Eskişehir Osmangazi Üniversitesi’nden Prof.Dr. Erhan Altunel, ABD’de Pacific Gaz ve Elektrik’te görev yapan Jeoloji Uzmanı Doç. Dr. Özgür Kozacı, İTÜ Avrasya Yer Bilimleri Enstitüsü’nden Prof.Dr.Cengiz Yıldırım, Suriye Atom Enerjisi Komisyonu’ndan Reda Muhammed Sbeinati ve Strazburg Üniversitesi’nden Mustapha Meghraoui’nin gerçekleştirdiği çalışmada önemli bulgulara yer verildi.
Habertürk’ten Kenan Butakın’ın haberine göre çalışmada, “Verilerin çoğunluğu, Türkiye’de Antakya bölgesinden başlayarak batı Suriye, Lübnan, İsrail, Ürdün ve Doğu Mısır’a kadar uzanan 800 km uzunluğundaki bir fay zonunun önemli sismik tehlike altında olduğunu ve 7 ve üzerinde büyük depremlere karşı hazırlıklı olmayı gerektirdiğini açıkça göstermektedir” denildi.
“Fay, Marmara Denizi’ne kadar kırılmıştır”
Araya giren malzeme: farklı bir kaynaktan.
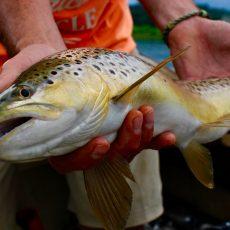 High Water Streamer Fishing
Çalışmada, Kuzey Anadolu Fayı ile Ölü Deniz Fayı arasındaki benzerliğe vurgu yapılarak, 1939 Erzincan depremi ile 2023 Kahramanmaraş depremi arasında önemli benzerlikler olduğuna dikkat çekildi ve “1939 depreminden sonra Kuzey Anadolu Fayı üzerinde belirli aralıklarla büyük depremler meydana gelmiş ve fay Marmara Denizi’ne kadar kırılmıştır. Benzer şekilde 2023 depreminden sonra Ölü Deniz Fayının da büyük depremler ile Ürdün’ün güneyindeki Akabe Körfezi’ne kadar kırılabileceği tartışılmıştır” ifadeleri yer aldı.
Hacıpaşa Fayı
“6-9 yüzyıl süren sismik durgunluk göz önüne alındığında, 7 ve üzeri deprem potansiyelinin çok yüksek olduğu açıktır. Bu bağlamda, 6 Şubat 2023’teki kırığın Ölü Deniz Fay Zonu’nun (DSFZ) en kuzey ucuna yani Suriye sınırı ile Hatay Kırıkhan arasında uzanan Hacıpaşa Fayı’na doğru başarısız bir kırılma girişimini düşündürmektedir” ifadelerinin yer aldığı araştırmada şunlar denildi:
“Bu büyüklükteki deprem kırıkları komşu faylara stres yükler ve bu da yeterli stres birikmişse bir sonraki büyük fayın kırılmasına neden olur. Benzer şekilde 6 Şubat 2023 depremi komşu Hacıpaşa Fayı’na stres yüklemiş ve kırılma potansiyelini artırmıştır. Hem arkeosismolojik hem de paleosismolojik veriler, Ölü Deniz Fay Zonu’nun kuzeyde yaklaşık 600 yıldır ve güneyde 900 yıldan fazla bir süredir sismik olarak sessiz olduğunu göstermektedir. Tıpkı Kuzey Anadolu Fay Hattı’nda olduğu gibi, Ölü Deniz Fay Hattı’nda da benzer bir fenomen öngörüyoruz. Bu fenomen, Ölü Deniz Fay Hattı’nın en kuzey ucundan başlayıp çeşitli aralıklarla güneye doğru hareket eden, muhtemelen Akabe Körfezi’ne kadar uzanan, potansiyel olarak 7 ve üzeri büyüklükte, yüzey kırığı oluşturan deprem dizisidir. Bu durum, Ölü Deniz Fay Hattı’nda içinde veya kenarında yaşayan Türkiye’nin güney bölgesi, Suriye, Lübnan, İsrail, Ürdün ve Mısır’daki 30 milyon nüfusu göz önünde bulundurulduğunda dramatik sonuçlar doğuracaktır.”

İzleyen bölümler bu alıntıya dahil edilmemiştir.